Besonders hervorzuheben ist die Tatsache, dass Pisa lediglich die Lese-, mathematische- und naturwissenschaftliche Kompetenzen einer Stichprobe 15-jähriger SuS erhebt und auf Basis dieser Information auf die Leistungsfähigkeit des gesamten Schulsystems schließt. Folglich verschiebt sich die Betrachtung des einzelnen Schülers hin zu einer ganzen Organisation (Hopmann, Brinek & Retzl 2007, S. 71/ Sjoberg 2004, S. 53f.). Bereiche aus der Geistes-, Sprach-, Literatur-, Politik- und Wirtschaftswissenschaft werden komplett außen vorgelassen, obwohl diese Bereiche in den Curricula verankert sind. Des Weiteren wird kritisiert, dass es bisher keinen Evidenz-basierten Zusammenhang zwischen den untersuchten Basiskompetenzen in den PISA-Studien und dem hypothetischen Erfolg in beruflicher und privater Lebensführung gibt (Fuchs 2003, S. 171). In diesem Kontext bemängelt Zedler (2000, S. 33), dass ungeklärt ist, wie Kompetenzen optimal erzeugt werden und was sie nutzen. Des Weiteren wird nicht beantwortet, ob SuS, die im Ländervergleich besser bei den internationalen Vergleichsstudien abschneiden, auch im späteren beruflichen und privaten Leben erfolgreicher sind.

***

▶ Kurze Aufgabe
Schreib den Text zur Kritik an PISA nach seinem letzten Satz weiter.

▶ Rohe Einträge
***

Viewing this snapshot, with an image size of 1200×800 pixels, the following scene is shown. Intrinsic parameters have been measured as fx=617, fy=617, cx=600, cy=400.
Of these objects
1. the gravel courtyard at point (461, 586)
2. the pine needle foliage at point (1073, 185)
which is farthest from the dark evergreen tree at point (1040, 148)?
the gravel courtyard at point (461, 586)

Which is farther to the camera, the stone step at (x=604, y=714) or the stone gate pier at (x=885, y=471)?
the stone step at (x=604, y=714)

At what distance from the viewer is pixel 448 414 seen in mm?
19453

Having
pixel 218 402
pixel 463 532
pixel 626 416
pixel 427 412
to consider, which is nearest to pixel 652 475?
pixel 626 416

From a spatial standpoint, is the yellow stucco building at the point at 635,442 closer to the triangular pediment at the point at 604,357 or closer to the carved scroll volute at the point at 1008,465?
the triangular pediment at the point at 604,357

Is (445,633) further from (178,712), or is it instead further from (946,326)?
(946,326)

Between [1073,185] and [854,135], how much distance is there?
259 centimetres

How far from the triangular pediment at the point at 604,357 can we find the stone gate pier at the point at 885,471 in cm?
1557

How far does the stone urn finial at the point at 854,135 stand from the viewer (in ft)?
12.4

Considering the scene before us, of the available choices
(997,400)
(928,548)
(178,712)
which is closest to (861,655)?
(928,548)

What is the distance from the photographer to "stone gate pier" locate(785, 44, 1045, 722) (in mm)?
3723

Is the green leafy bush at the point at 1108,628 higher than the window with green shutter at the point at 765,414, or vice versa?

***

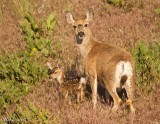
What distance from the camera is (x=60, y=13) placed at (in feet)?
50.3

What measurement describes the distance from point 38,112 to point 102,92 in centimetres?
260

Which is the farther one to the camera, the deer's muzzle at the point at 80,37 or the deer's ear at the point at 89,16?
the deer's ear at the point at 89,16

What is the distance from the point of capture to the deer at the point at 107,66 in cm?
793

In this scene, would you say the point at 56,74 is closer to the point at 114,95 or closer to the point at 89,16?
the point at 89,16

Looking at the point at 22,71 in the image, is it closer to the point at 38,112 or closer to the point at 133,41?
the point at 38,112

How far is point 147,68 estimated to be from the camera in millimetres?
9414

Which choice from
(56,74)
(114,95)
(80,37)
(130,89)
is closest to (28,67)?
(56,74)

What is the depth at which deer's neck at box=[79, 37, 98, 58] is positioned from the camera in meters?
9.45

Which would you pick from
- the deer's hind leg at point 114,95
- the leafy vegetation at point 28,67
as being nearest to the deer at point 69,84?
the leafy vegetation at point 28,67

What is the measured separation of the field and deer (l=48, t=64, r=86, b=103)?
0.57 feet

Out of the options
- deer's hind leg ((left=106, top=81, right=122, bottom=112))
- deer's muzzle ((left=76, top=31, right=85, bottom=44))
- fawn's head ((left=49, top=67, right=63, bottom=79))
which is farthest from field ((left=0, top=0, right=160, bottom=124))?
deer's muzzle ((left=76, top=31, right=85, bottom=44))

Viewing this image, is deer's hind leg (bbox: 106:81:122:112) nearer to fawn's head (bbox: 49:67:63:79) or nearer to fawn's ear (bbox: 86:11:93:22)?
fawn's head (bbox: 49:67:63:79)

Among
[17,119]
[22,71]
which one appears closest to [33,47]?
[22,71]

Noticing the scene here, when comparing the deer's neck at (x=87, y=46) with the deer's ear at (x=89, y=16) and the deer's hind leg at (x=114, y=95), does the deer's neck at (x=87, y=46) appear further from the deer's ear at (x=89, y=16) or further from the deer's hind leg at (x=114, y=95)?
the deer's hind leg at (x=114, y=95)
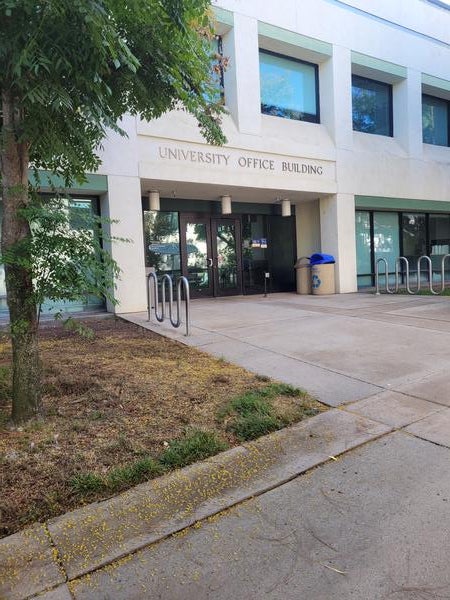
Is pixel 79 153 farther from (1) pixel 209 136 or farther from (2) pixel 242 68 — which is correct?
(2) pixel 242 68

***

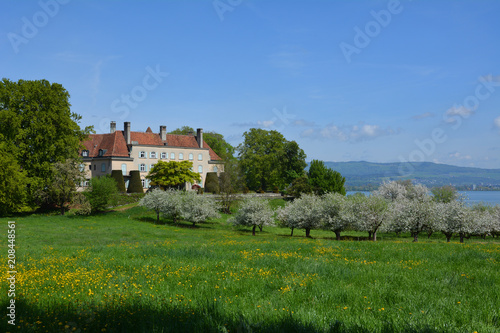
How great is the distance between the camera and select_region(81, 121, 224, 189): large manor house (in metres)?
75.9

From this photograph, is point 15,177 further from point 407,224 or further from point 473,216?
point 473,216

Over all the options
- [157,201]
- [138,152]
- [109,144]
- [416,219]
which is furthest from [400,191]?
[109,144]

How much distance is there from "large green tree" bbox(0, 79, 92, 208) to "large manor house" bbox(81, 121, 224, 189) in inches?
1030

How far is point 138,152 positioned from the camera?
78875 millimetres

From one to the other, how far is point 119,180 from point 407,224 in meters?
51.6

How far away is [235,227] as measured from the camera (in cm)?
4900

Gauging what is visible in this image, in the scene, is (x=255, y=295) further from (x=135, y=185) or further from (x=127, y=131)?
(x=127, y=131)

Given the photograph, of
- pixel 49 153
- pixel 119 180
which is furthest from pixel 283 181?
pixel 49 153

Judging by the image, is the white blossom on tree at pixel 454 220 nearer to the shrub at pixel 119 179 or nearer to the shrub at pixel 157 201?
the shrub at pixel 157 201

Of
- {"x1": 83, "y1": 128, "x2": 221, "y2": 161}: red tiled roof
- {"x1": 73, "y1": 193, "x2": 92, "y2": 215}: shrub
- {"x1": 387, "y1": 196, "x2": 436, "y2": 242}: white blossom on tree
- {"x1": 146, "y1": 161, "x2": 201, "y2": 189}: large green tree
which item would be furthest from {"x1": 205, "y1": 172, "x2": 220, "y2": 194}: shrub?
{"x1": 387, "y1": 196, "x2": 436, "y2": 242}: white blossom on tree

***

▶ Das Ergebnis
Der Bildungsbegriff der OECD, die Herkunft der Lesertexte sowie die Testaufgaben stammen aus dem angelsächsischen Raum. Infolgedessen sind Probanden aus englischsprachigen Räumen vertrauter mit der Aufgabenstellung im Vergleich zu SuS aus nicht-englischsprachigen Staaten. Selbst nach Übersetzung der Aufgaben, in andere Sprachen, werden Personennamen sowie Ortsangaben nicht angepasst. Dahingehend darf nicht außer Acht gelassen werden, dass in bestimmten Staaten standardisierte Test verstärkt zum Einsatz kommen, wie zum Beispiel in den USA oder Kanada. Infolgedessen weisen diese SuS eine höhere test-wiseness auf (Wuttke 2007, S. 96f.). Test-wiseness bezeichnet „die Fähigkeit, gewisse Strategien zu nutzen, um unabhängig von dem thematischen Wissen aber durch „ungewollte“ Hinweise (seitens der Testkonstruktion) in den Aufgaben möglichst viele Testaufgaben richtig zu beantworten“ (Gun-Brit & Köller 2018, S. 65). Die in den PISA Aufgaben zu lesenden Texte sind in der englischen Originalfassung wesentlicher kürzer als in der Übersetzung mancher Sprachen, was wiederum ungleiche Voraussetzungen für die Probanden in den anderen Ländern schafft. Übrigens ist in einigen Staaten der Ausschluss von behinderten SuS sowie von Sonder- und Förderschulen gängig. Daraus ergibt sich einer Überschätzung oder eine zu positive Bewertung der Schülerleistungen in diesen Ländern, da vermutlich leistungsschwächere SuS von vorneherein aus dem Testzyklus ausgeschlossen werden (Wuttke 2007, S. 96f.).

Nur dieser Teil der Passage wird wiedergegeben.